• **Texte fourni**:

■ ■ ■ ■

La ges­tion des ressources humaines au sein des insti­tu­tions s’est, d’un autre point de vue, pro­fes­sion­nal­isée. Depuis la fin des années 2000, les proces­sus de ges­tion de ressources humaines sont iden­ti­fiés et décrits, comme si la ges­tion des ressources humaines obéis­sait à un proces­sus qual­ité. Ain­si, la ges­tion des ressources humaines com­prend une dizaine de proces­sus, depuis le recrute­ment jusqu’à la ges­tion de la retraite, en pas­sant par la for­ma­tion, la pro­mo­tion, la mobil­ité, les enjeux spé­ci­fiques comme la par­ité, les ques­tions de rémunéra­tion, les ques­tions statu­taires, les ques­tions de moti­va­tion, les ques­tions des avan­tages soci­aux. Tous ces élé­ments sont gérés, artic­ulés les uns avec les autres et au sein de cha­cune des insti­tu­tions de l’Union européenne (Com­mis­sion, Par­lement européen, Con­seils, etc.), les direc­tions générales des ressources humaines de chaque insti­tu­tion en assur­ant le pilotage. Bien qu’il y ait un statut, il n’y a pas de direc­tion générale des ressources humaines pour l’ensemble de la fonc­tion publique européenne. Mais il y en a une unique pour la Com­mis­sion, qui gère ain­si plus de la moitié des agents des institutions.

■ ■ ■ ■

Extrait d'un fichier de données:
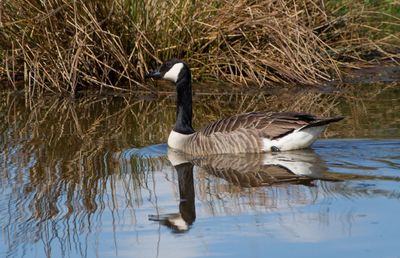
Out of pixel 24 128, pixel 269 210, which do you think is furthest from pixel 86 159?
pixel 269 210

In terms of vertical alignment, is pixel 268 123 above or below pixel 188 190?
above

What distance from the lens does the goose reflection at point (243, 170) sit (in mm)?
7524

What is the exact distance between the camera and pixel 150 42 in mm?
13219

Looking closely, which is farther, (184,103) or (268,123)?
(184,103)

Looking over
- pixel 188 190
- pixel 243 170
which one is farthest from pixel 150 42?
pixel 188 190

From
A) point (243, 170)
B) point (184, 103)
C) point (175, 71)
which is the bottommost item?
point (243, 170)

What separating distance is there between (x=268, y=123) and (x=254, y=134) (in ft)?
0.55

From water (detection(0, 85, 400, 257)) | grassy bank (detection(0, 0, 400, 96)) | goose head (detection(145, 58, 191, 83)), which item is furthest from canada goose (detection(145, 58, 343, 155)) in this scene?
grassy bank (detection(0, 0, 400, 96))

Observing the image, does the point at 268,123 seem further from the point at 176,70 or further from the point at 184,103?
the point at 176,70

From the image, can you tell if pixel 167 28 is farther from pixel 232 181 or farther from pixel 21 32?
pixel 232 181

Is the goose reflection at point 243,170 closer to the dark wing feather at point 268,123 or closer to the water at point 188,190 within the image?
the water at point 188,190

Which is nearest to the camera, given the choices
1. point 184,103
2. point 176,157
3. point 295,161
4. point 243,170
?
point 243,170

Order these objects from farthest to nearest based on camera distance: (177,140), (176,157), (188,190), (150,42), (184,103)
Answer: (150,42)
(184,103)
(177,140)
(176,157)
(188,190)

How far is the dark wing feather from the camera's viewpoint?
9383mm
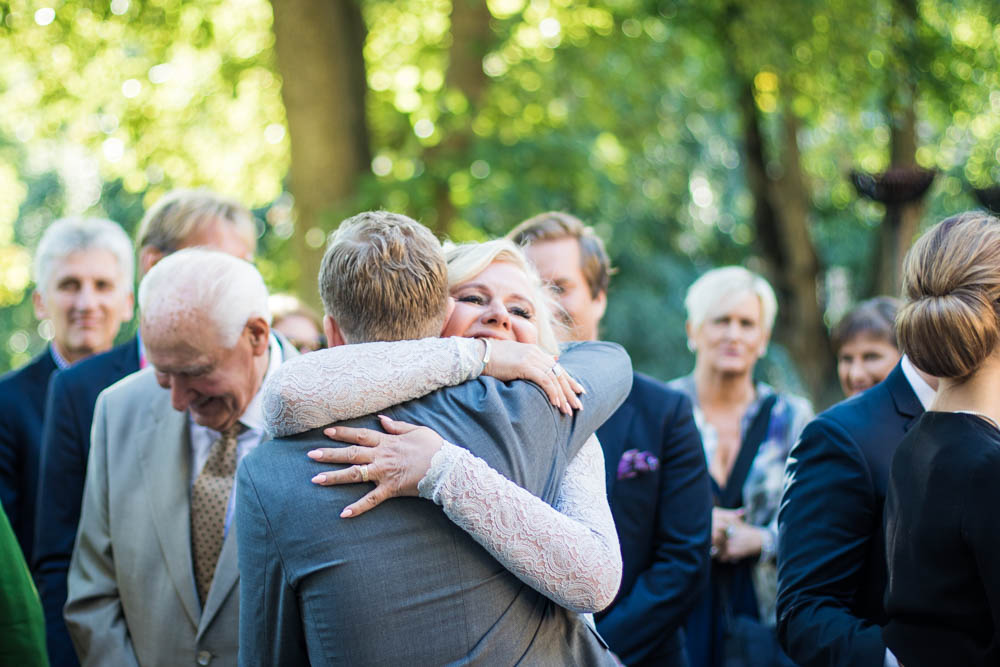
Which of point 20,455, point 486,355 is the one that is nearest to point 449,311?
point 486,355

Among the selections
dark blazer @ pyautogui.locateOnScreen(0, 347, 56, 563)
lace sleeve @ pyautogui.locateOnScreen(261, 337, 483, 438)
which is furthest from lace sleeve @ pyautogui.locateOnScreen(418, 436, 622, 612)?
dark blazer @ pyautogui.locateOnScreen(0, 347, 56, 563)

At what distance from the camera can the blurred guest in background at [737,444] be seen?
4.29 m

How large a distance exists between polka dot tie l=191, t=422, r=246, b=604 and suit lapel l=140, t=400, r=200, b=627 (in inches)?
1.5

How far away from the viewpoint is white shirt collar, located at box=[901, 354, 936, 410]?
2.73 m

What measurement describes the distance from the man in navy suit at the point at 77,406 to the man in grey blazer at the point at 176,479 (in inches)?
10.8

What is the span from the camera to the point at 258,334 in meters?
3.05

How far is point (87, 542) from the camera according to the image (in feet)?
10.3

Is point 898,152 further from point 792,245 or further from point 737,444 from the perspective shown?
point 737,444

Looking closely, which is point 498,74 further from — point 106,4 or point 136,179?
point 136,179

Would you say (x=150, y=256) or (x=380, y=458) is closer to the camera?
(x=380, y=458)

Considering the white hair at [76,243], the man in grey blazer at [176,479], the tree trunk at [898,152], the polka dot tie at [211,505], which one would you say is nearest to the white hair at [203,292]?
the man in grey blazer at [176,479]

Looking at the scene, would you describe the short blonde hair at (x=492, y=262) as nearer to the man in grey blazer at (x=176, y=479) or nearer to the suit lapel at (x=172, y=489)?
the man in grey blazer at (x=176, y=479)

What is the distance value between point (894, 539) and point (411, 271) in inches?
50.6

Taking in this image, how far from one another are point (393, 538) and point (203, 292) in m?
1.18
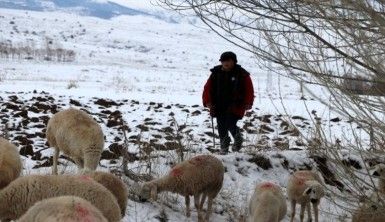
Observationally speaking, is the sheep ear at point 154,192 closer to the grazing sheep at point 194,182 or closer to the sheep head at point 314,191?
the grazing sheep at point 194,182

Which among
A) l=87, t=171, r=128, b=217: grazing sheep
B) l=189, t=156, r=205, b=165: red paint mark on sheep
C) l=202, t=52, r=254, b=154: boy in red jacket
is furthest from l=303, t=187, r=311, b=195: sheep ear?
l=87, t=171, r=128, b=217: grazing sheep

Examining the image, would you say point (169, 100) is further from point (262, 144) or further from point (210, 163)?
point (210, 163)

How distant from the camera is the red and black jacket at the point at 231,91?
29.2ft

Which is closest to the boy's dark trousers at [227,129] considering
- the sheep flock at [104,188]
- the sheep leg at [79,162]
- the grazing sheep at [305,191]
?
the sheep flock at [104,188]

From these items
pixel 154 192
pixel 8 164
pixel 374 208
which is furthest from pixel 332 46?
pixel 8 164

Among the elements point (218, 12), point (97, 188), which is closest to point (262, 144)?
point (218, 12)

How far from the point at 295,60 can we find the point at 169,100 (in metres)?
12.3

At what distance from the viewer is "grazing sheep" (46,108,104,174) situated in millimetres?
7121

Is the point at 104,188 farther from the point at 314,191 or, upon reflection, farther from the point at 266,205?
the point at 314,191

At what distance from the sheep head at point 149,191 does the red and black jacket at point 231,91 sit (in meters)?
2.72

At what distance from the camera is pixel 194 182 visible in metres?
6.87

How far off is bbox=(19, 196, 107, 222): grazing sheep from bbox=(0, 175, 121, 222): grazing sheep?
1046mm

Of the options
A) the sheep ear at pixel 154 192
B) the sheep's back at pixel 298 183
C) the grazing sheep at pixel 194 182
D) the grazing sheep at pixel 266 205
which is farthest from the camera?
the sheep's back at pixel 298 183

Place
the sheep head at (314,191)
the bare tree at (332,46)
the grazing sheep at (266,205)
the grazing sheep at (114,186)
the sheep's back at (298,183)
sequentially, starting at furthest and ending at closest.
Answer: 1. the sheep's back at (298,183)
2. the sheep head at (314,191)
3. the grazing sheep at (266,205)
4. the grazing sheep at (114,186)
5. the bare tree at (332,46)
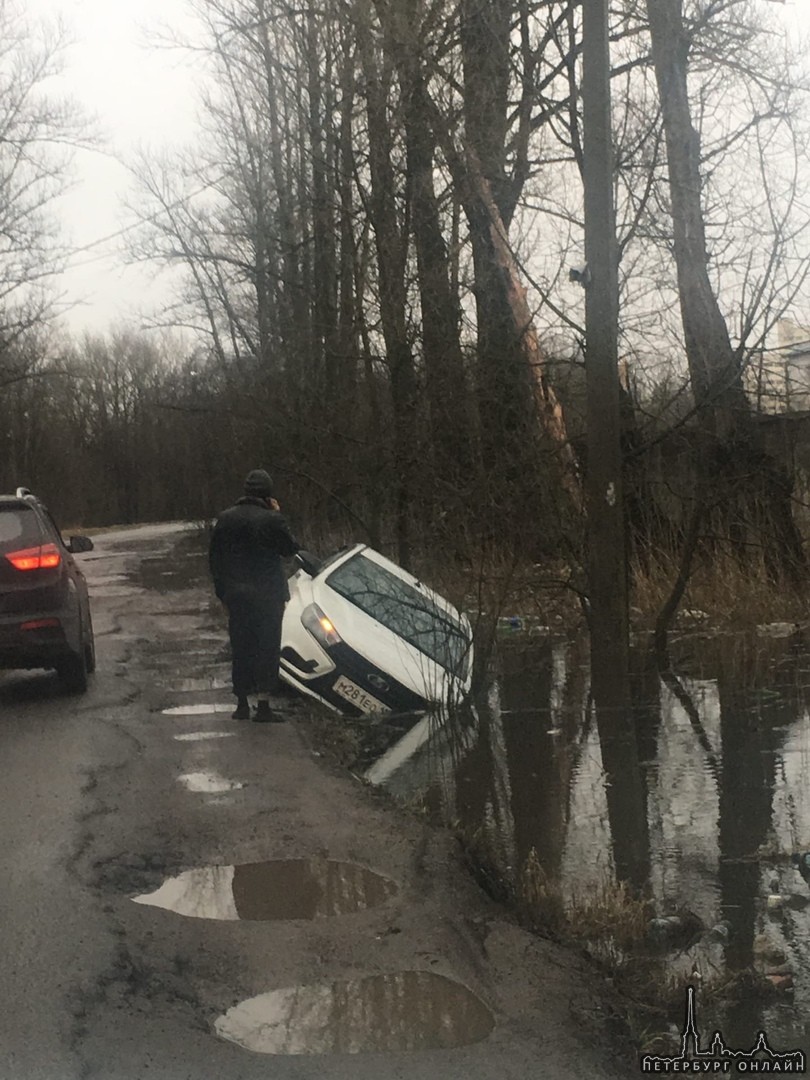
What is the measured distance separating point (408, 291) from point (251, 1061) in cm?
1298

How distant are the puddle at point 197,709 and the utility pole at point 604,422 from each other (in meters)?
3.86

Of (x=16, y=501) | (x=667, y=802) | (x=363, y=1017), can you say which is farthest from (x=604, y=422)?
(x=16, y=501)

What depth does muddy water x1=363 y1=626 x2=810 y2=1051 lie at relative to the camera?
5906 mm

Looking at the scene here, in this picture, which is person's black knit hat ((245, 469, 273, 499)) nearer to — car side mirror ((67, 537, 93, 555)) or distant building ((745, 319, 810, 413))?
car side mirror ((67, 537, 93, 555))

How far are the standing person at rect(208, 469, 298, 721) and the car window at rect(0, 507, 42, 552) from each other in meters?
1.59

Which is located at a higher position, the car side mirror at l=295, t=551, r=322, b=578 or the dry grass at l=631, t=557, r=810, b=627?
the car side mirror at l=295, t=551, r=322, b=578

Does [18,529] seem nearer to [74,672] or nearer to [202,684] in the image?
[74,672]

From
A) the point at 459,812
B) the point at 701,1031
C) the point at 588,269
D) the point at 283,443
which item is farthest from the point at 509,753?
the point at 283,443

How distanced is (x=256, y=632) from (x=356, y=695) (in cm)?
109

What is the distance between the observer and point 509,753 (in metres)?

■ ■ ■ ■

• **Consignes de l'exercice**:
1: D'après le texte sur la gestion des ressources humaines, en quoi cette gestion s'est-elle professionnalisée au sein des institutions ? Répondez en une à trois phrases.
2: Extrayez des enregistrements chaque ligne qui contient la chaîne « detection ».
Le texte et les enregistrements sont deux documents sans lien entre eux.

• **Réponses attendues**:
1: Depuis la fin des années 2000, les processus de gestion des ressources humaines sont identifiés et décrits, comme s'ils relevaient d'un processus qualité. Cette gestion comprend ainsi une dizaine de processus, du recrutement jusqu'à la retraite, qui sont gérés et articulés les uns avec les autres.

2:
From water (detection(0, 85, 400, 257)) | grassy bank (detection(0, 0, 400, 96)) | goose head (detection(145, 58, 191, 83)), which item is furthest from canada goose (detection(145, 58, 343, 155)) in this scene?
grassy bank (detection(0, 0, 400, 96))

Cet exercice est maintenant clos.